◆ 问题描述 ◆
将下方豆瓣图书Top250爬虫文章中从“鼠标右击检查或按F12打开调”到“tifulSoup、csv。”的内容逐字打印出来。

Python爬虫|图书Top250——BeautifulSou解析案例

遥感与地理信息

已于 2023-04-09 23:06:41 修改

阅读量2.4k

点赞数 6

分类专栏： python爬虫文章标签： python 爬虫豆瓣图书Top250

于 2021-03-08 09:40:29 首次发布

本文链接：https://blog.csdn.net/qq_22170875/article/details/114520034

版权

python爬虫专栏收录该内容

7 篇文章 4 订阅 ¥99.90 ¥299.90

订阅专栏

超级会员免费看

本文介绍了使用Python爬取豆瓣图书Top250的思路和步骤，包括URL链接规律分析、网页源码解析，以及如何利用requests、Xpath和BeautifulSoup获取书籍信息，并下载封面图片，最后将数据保存为txt和csv文件。

摘要由CSDN通过智能技术生成

欢迎大家关注我的微信公众号！
名称：爬虫与地理信息

一、爬取思路分析

1.URL链接地址分析

首先打开豆瓣图书Top250主页：https://book.douban.com/top250，鼠标滑到页面下方可以看见有页面选项，我们通过点击不同页面即可发现url链接地址的变化规律。
在这里插入图片描述
查阅前三页的url分别如下，可以发现一直变化的为最后一个参数start，其值的变化规律为25*（n-1），n为页数，依此我们可以构造出所有的url。

2.网页源码分析

鼠标右击检查或按F12打开调试页面，通过定位我们发现书籍信息位于tr标签内，每一本书对应一个tr标签。因此，我们的爬取思路是：首先获取所有的tr标签，然后通过在tr标签中定位查找每本书的详细信息即可。
在这里插入图片描述
接下来，以获取书籍作者、出版社等信息为例来介绍各项信息的定位查找，如下图所示：作者等信息位于tr标签下的一个p标签里面。我们分别采用Xpath和BeautifulSoup两种方法进行定位，Xpath路径为：//tr//p[@class=“pl”]//text()，BeautifulSoup路径为：tr.find(‘p’,class_=‘pl’).string。其他封面照片、书名、评分、短评等信息可以类似进行定位查找。

二、核心代码

涉及知识点：requests、html、Xpath、BeautifulSoup、csv。

1.获取网页内容

def getHtml(url):
    user_agent = random.choice(USER_AGENTS)
    headers = {
         'User-Agent': user_agent,
         #'Cookie':' '
    }
    try:
        response = requests.get(url, headers=headers, timeout=5)
        response.raise_for_status()
        # text属性类型为string
        text = response.text
        # print(text)
        return text
    except:
        print("爬取失败！")

2.获取书籍信息

Xpath方法：

def parse_page_Xpath(text):
    html = etree.HTML(text)
    book_info_list = []
    trs = html.xpath("//table/tr")
    for tr in trs:
        name = tr.xpath('./td/div/a/@title')[0].strip()
        img = tr.xpath("./td//a/img/@src")[0].strip()
        writer_line = tr.xpath("./td//p[@class='pl']//text()")[0].replace(" ", "").split("/")[0]
        if ']' in writer_line:
            writer = writer_line.split(']')[1]
            country = writer_line.split(']')[0].replace("[","").replace("]","")
        else:
            writer = writer_line
            country = r"中国"
        score = tr.xpath("./td//span[@class='rating_nums']/text()")[0].strip()
        nums = tr.xpath("./td//span[@class='pl']/text()")[0].replace('(','').replace(')','').strip()
        comment_list = tr.xpath("./td/p/span[@class='inq']/text()")
        if len(comment_list) > 0:
            comment = comment_list[0].strip()
        else:
            comment = ""

◆ 存储数据 ◆
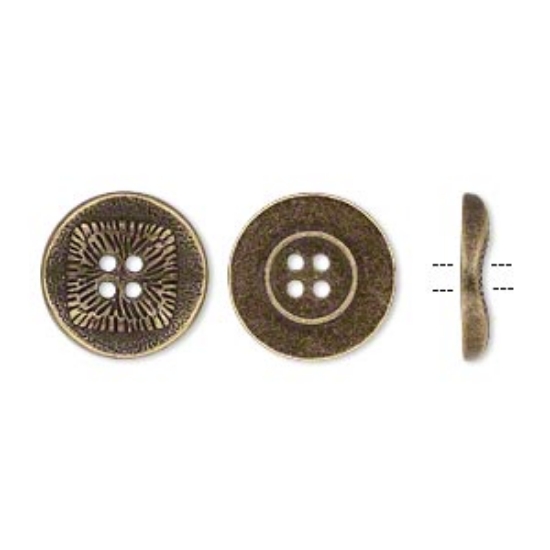 Picture of Button, antiqued brass-finished "pewter" (zinc-based alloy), 21mm single-sided wavy flat round with textured square design x20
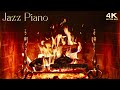 Crackling Fireplace &amp; Relaxing Fireplace Jazz Piano Music 🔥 Instrumental Jazz Music Ambience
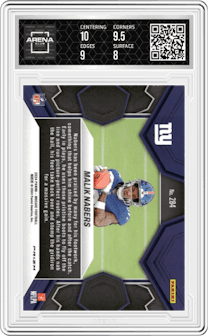 Malik Nabers from the 2024 Panini Mosaic set featuring a Green Mosaic parallel graded by Arena Club and given an overall grade of 8.5.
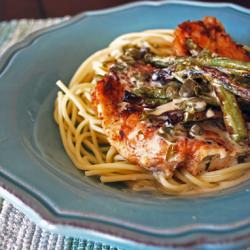 Chicken Picatta with Roasted Greens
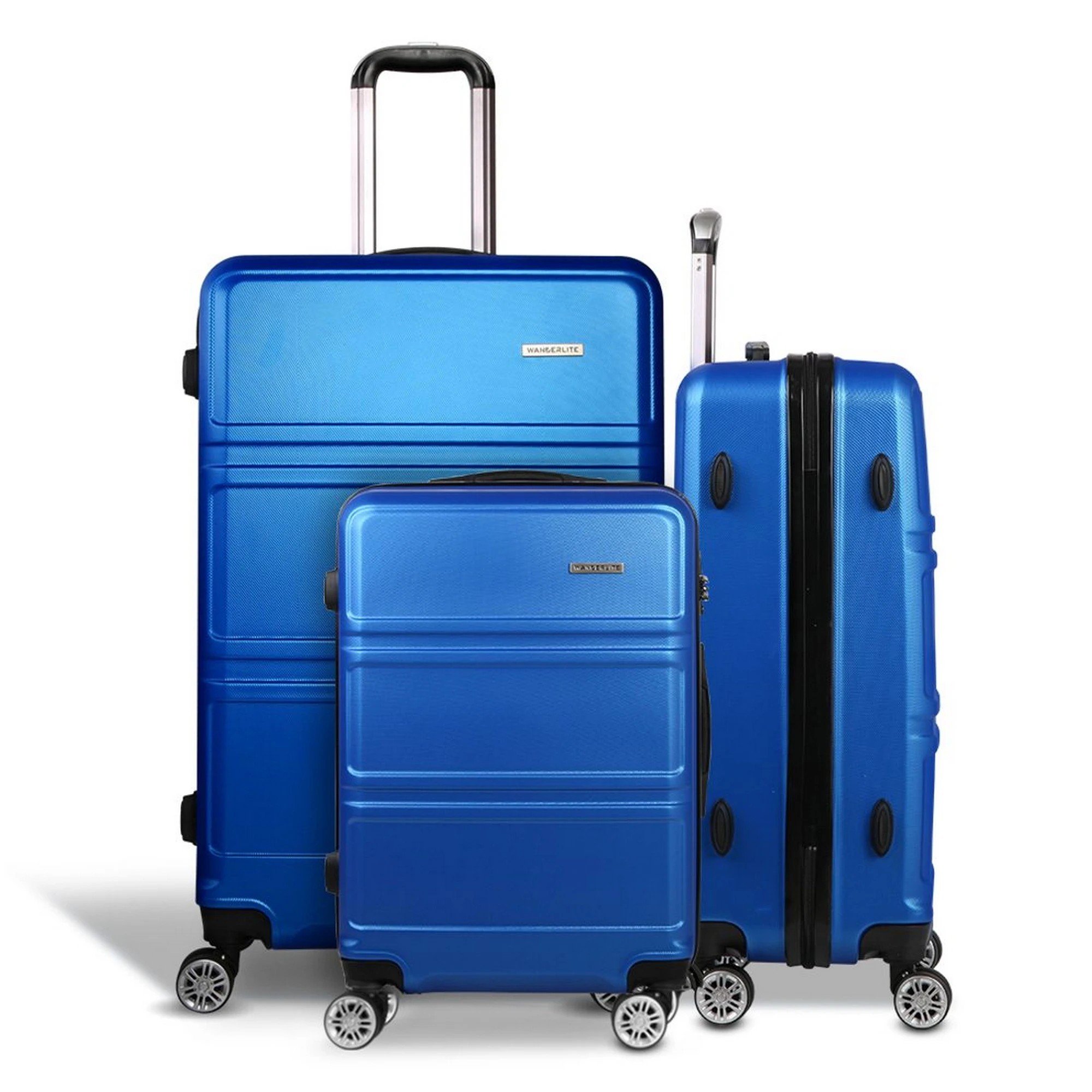 4 Wanderlite 3pc Luggage Trolley Set Suitcase Travel TSA Carry On Hard Case Lightweight - Blue, 4 of 8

◆ 参考答案 ◆
鼠标右击检查或按F12打开调试页面，通过定位我们发现书籍信息位于tr标签内，每一本书对应一个tr标签。因此，我们的爬取思路是：首先获取所有的tr标签，然后通过在tr标签中定位查找每本书的详细信息即可。
在这里插入图片描述
接下来，以获取书籍作者、出版社等信息为例来介绍各项信息的定位查找，如下图所示：作者等信息位于tr标签下的一个p标签里面。我们分别采用Xpath和BeautifulSoup两种方法进行定位，Xpath路径为：//tr//p[@class=“pl”]//text()，BeautifulSoup路径为：tr.find(‘p’,class_=‘pl’).string。其他封面照片、书名、评分、短评等信息可以类似进行定位查找。

二、核心代码

涉及知识点：requests、html、Xpath、BeautifulSoup、csv。